Von meinem Sitzplatz aus konnte ich mit etwas Mühe auf den Tachometer sehen und die Geschwindigkeit ablesen. Selten fuhr er jetzt langsamer als 120 km/h. Dies hielt ihn auch nicht davon ab, laut in eines seiner beiden Handys zu schreien oder gar Kurznachrichten zu versenden.
Wenn er nicht mit seinen Handys beschäftigt war, ließ er sich von seinem links neben ihm kauernden Platzanweiser von den Beschwerlichkeiten des Busfahrerlebens ablenken. Der Platzanweiser wiederum hatte eine junge und sehr hübsche Tansanierin mit ihrem Kleinkind zwischen sich und unserer Sitzreihe platziert.
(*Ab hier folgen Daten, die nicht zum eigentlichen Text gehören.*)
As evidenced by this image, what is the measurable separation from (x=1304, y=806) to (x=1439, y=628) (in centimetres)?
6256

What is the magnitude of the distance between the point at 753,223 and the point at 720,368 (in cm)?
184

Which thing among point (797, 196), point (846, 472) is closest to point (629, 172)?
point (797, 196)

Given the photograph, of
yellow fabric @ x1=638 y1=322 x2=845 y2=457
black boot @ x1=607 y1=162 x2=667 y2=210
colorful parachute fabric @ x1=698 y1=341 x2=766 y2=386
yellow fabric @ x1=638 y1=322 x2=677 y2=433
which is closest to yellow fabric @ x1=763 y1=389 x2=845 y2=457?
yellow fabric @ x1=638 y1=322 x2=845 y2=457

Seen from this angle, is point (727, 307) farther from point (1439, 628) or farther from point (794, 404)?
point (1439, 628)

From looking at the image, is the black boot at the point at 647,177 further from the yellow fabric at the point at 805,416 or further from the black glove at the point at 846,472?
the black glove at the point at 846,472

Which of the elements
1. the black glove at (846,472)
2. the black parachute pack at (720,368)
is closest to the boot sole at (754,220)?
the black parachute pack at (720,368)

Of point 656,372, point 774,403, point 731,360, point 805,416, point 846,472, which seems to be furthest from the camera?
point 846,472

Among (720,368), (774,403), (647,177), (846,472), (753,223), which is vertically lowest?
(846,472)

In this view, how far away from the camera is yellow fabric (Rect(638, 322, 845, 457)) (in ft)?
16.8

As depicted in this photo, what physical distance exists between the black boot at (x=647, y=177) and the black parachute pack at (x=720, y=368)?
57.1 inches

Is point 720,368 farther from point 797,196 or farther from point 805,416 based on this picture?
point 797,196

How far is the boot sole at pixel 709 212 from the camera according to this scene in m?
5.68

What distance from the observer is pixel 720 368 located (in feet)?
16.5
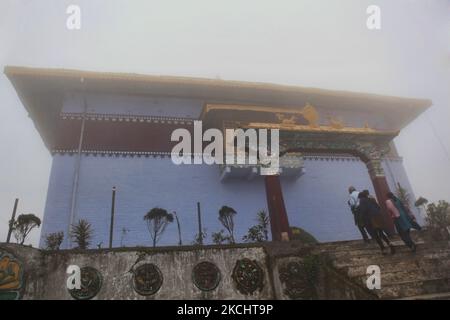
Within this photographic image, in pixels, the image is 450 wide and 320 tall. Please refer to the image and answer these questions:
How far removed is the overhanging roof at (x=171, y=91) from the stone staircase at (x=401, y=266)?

Dem dreckigen Lachen der beiden Dar Express-Heroen nach zu urteilen, musste sie einiges an Anzüglichkeiten über sich ergehen lassen, machte aber gute Miene zum bösen Spiel. Mehrmals hielt sie es aber für nötig, die Aufmerksamkeit des Busfahrers auf den Straßenverkehr zu lenken. Als in einer lang gezogenen Rechtskurve mehrere Fahrradfahrer am linken Fahrbahnrand ihre mit Körben vollbeladenen Räder schoben, wurden diese von dem über die Beeinträchtigung verärgerten Busfahrer in letzter Sekunde durch eine markerschütternde Hupfanfare von der Straße förmlich in den Graben geblasen. Obwohl sie allesamt übel stürzten, zeigte der Mann am Steuer, für uns bereits nicht mehr überraschend, keinerlei Reaktion.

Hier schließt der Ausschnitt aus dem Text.